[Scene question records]
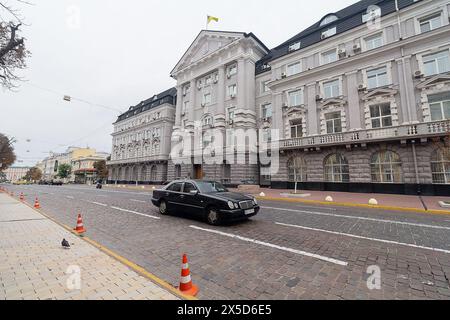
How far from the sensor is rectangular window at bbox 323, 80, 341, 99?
1990cm

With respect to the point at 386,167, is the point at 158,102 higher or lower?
higher

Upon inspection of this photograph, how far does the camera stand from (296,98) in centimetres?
2253

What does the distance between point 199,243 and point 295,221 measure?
398 centimetres

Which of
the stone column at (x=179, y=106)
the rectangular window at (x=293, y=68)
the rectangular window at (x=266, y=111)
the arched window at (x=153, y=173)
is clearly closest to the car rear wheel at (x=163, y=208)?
the rectangular window at (x=266, y=111)

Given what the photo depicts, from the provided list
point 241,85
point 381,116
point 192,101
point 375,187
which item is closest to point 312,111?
point 381,116

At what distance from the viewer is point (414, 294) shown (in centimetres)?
288

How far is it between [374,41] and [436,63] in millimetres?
5293

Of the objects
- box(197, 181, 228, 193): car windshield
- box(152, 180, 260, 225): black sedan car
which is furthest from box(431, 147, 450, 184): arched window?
box(197, 181, 228, 193): car windshield

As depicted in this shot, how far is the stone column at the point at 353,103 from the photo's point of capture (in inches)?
716

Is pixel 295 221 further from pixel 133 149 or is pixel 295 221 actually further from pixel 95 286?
pixel 133 149

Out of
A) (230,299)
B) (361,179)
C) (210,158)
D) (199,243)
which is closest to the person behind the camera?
(230,299)

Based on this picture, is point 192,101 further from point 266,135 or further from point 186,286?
point 186,286

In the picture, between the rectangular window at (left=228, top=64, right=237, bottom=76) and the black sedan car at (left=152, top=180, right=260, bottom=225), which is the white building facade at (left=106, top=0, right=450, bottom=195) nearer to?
the rectangular window at (left=228, top=64, right=237, bottom=76)
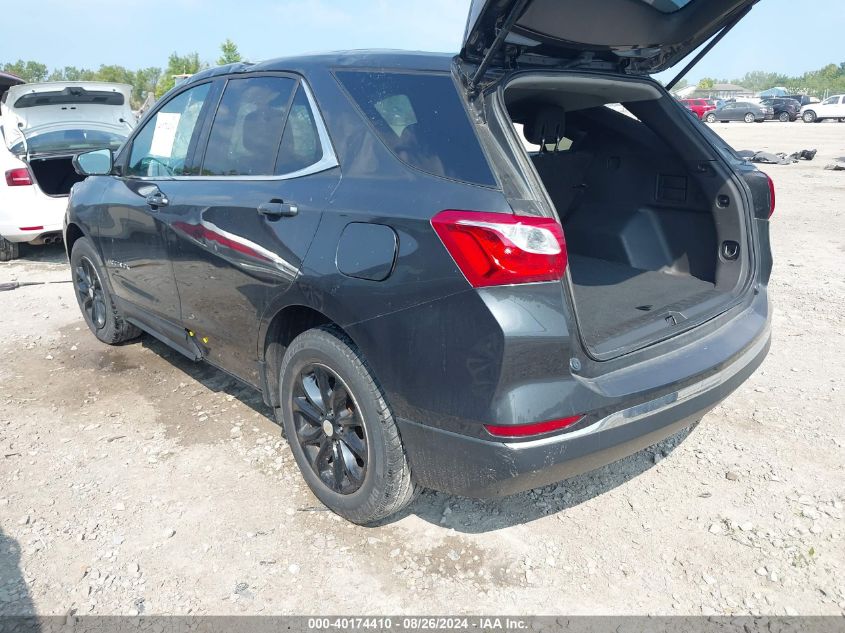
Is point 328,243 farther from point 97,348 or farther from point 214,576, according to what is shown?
point 97,348

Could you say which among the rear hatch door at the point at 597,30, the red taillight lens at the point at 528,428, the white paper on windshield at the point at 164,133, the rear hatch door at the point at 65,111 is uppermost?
the rear hatch door at the point at 597,30

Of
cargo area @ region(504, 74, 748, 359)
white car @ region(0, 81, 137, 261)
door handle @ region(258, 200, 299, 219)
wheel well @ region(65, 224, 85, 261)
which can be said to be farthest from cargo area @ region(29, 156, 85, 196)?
cargo area @ region(504, 74, 748, 359)

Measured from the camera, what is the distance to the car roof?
247cm

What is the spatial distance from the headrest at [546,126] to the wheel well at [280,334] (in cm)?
177

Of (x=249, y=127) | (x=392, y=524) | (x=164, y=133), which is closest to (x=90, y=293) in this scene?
(x=164, y=133)

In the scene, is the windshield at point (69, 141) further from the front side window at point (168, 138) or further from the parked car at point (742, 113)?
the parked car at point (742, 113)

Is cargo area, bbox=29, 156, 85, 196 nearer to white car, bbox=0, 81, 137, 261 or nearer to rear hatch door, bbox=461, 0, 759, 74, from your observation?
white car, bbox=0, 81, 137, 261

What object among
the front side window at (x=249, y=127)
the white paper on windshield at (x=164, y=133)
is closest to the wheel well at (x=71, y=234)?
the white paper on windshield at (x=164, y=133)

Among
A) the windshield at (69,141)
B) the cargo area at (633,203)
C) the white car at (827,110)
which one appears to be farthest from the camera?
the white car at (827,110)

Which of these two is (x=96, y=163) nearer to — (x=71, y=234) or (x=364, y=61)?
(x=71, y=234)

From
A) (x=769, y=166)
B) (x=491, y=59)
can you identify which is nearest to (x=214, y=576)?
(x=491, y=59)

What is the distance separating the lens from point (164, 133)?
12.5 ft

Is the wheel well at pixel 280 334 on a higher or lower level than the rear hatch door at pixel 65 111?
lower

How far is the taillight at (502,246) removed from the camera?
6.81ft
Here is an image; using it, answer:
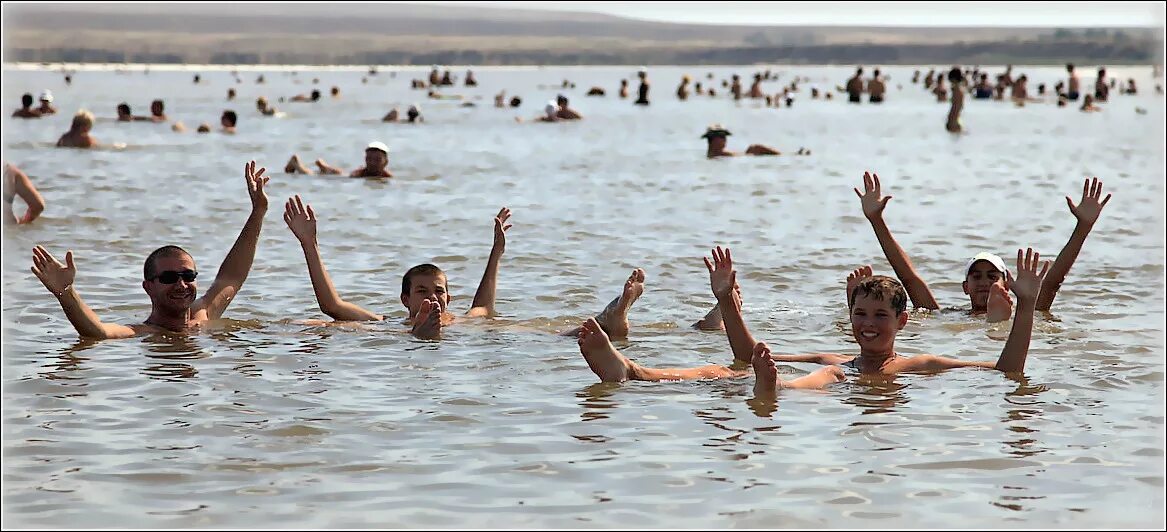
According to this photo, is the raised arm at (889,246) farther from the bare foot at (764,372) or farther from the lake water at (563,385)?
the bare foot at (764,372)

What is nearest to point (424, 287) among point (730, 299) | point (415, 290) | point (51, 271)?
point (415, 290)

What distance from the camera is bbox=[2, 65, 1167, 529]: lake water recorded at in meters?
5.86

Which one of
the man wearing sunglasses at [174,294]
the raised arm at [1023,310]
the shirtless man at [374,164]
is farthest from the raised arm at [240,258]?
the shirtless man at [374,164]

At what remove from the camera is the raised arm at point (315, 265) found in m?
9.19

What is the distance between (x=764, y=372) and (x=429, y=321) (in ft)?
8.17

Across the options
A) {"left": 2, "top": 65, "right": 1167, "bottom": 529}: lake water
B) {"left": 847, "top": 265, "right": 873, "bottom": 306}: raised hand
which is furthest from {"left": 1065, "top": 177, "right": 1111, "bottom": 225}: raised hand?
{"left": 847, "top": 265, "right": 873, "bottom": 306}: raised hand

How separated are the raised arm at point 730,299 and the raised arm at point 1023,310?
4.13ft

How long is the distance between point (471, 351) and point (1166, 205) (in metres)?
12.2

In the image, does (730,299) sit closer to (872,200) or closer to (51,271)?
(872,200)

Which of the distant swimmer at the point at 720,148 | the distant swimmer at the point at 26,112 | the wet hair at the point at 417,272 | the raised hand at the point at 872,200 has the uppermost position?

SHORT EXERCISE: Write out all of the data above word for word, and leave the pictures out.

COMPLETED EXERCISE:
How far from the sensor is rectangular window at bbox 323, 80, 341, 99?
1990cm

With respect to the point at 386,167, is the point at 158,102 higher or lower?
higher

Upon inspection of this photograph, how far does the camera stand from (296,98) in centimetres?
2253

What does the distance between point 199,243 and point 295,221 measure?
398 centimetres

Which of
the stone column at (x=179, y=106)
the rectangular window at (x=293, y=68)
the rectangular window at (x=266, y=111)
the arched window at (x=153, y=173)
is clearly closest to the car rear wheel at (x=163, y=208)?
the rectangular window at (x=266, y=111)

Given what the photo depicts, from the provided list
point 241,85
point 381,116
point 192,101
point 375,187
which item is closest to point 312,111?
point 381,116

At what distance from the viewer is point (414, 294) shown (in centimetres)?
288

How far is it between [374,41] and [436,63] in millimetres?
5293

Of the objects
- box(197, 181, 228, 193): car windshield
- box(152, 180, 260, 225): black sedan car
which is furthest from box(431, 147, 450, 184): arched window?
box(197, 181, 228, 193): car windshield

As depicted in this shot, how far is the stone column at the point at 353,103 from the photo's point of capture (in inches)?
716

Is pixel 295 221 further from pixel 133 149 or is pixel 295 221 actually further from pixel 95 286?
pixel 133 149

Out of
A) (230,299)
B) (361,179)
C) (210,158)
D) (199,243)
which is closest to the person behind the camera?
(230,299)

Based on this picture, is point 192,101 further from point 266,135 or further from point 186,286?
point 186,286

In the picture, between the rectangular window at (left=228, top=64, right=237, bottom=76) and the black sedan car at (left=152, top=180, right=260, bottom=225), which is the white building facade at (left=106, top=0, right=450, bottom=195) nearer to?
the rectangular window at (left=228, top=64, right=237, bottom=76)
Is point 328,243 farther from point 97,348 or farther from point 214,576, according to what is shown?
point 97,348

Could you say which among the rear hatch door at the point at 597,30, the red taillight lens at the point at 528,428, the white paper on windshield at the point at 164,133, the rear hatch door at the point at 65,111 is uppermost?
the rear hatch door at the point at 597,30

Of
cargo area @ region(504, 74, 748, 359)
white car @ region(0, 81, 137, 261)
door handle @ region(258, 200, 299, 219)
wheel well @ region(65, 224, 85, 261)
which can be said to be farthest from cargo area @ region(29, 156, 85, 196)?
cargo area @ region(504, 74, 748, 359)

Measured from the camera, what is the distance to the car roof?
247cm

What is the spatial distance from the headrest at [546,126] to the wheel well at [280,334] (in cm)?
177

Of (x=249, y=127) | (x=392, y=524) | (x=164, y=133), which is closest to (x=90, y=293) in this scene?
(x=164, y=133)

In the scene, is the windshield at point (69, 141) further from the front side window at point (168, 138) or further from the parked car at point (742, 113)?
the parked car at point (742, 113)

Is cargo area, bbox=29, 156, 85, 196 nearer to white car, bbox=0, 81, 137, 261 or nearer to rear hatch door, bbox=461, 0, 759, 74, from your observation?
white car, bbox=0, 81, 137, 261

What object among
the front side window at (x=249, y=127)
the white paper on windshield at (x=164, y=133)
is closest to the wheel well at (x=71, y=234)?
the white paper on windshield at (x=164, y=133)

Among
A) the windshield at (69,141)
B) the cargo area at (633,203)
C) the white car at (827,110)
which one appears to be farthest from the camera?
the white car at (827,110)

Which of these two is (x=96, y=163) nearer to — (x=71, y=234) or (x=364, y=61)?
(x=71, y=234)

From
A) (x=769, y=166)
B) (x=491, y=59)
can you identify which is nearest to (x=214, y=576)?
(x=491, y=59)

What is the distance separating the lens from point (164, 133)?
12.5 ft

Is the wheel well at pixel 280 334 on a higher or lower level than the rear hatch door at pixel 65 111?
lower

How far is the taillight at (502,246) removed from the camera?
6.81ft
Here is an image; using it, answer:
According to this photo, is the raised arm at (889,246) farther from the bare foot at (764,372) or farther from the lake water at (563,385)?
the bare foot at (764,372)

What is nearest to point (424, 287) among point (730, 299) | point (415, 290) | point (51, 271)?
point (415, 290)

What distance from the camera is bbox=[2, 65, 1167, 529]: lake water recorded at in meters?
5.86

Which one of
the man wearing sunglasses at [174,294]
the raised arm at [1023,310]
the shirtless man at [374,164]
is farthest from the raised arm at [240,258]?
the shirtless man at [374,164]

At what remove from the camera is the raised arm at point (315, 265) found in m?
9.19

What is the distance between (x=764, y=372) and (x=429, y=321) (in ft)?
8.17

Across the options
A) {"left": 2, "top": 65, "right": 1167, "bottom": 529}: lake water
B) {"left": 847, "top": 265, "right": 873, "bottom": 306}: raised hand
which is furthest from {"left": 1065, "top": 177, "right": 1111, "bottom": 225}: raised hand?
{"left": 847, "top": 265, "right": 873, "bottom": 306}: raised hand

How separated are the raised arm at point 730,299 and the raised arm at point 1023,310?
4.13ft

How long is the distance between point (471, 351) and point (1166, 205) (in metres)?
12.2

In the image, does (730,299) sit closer to (872,200) or closer to (51,271)?
(872,200)

Which of the distant swimmer at the point at 720,148 | the distant swimmer at the point at 26,112 | the wet hair at the point at 417,272 | the raised hand at the point at 872,200 has the uppermost position?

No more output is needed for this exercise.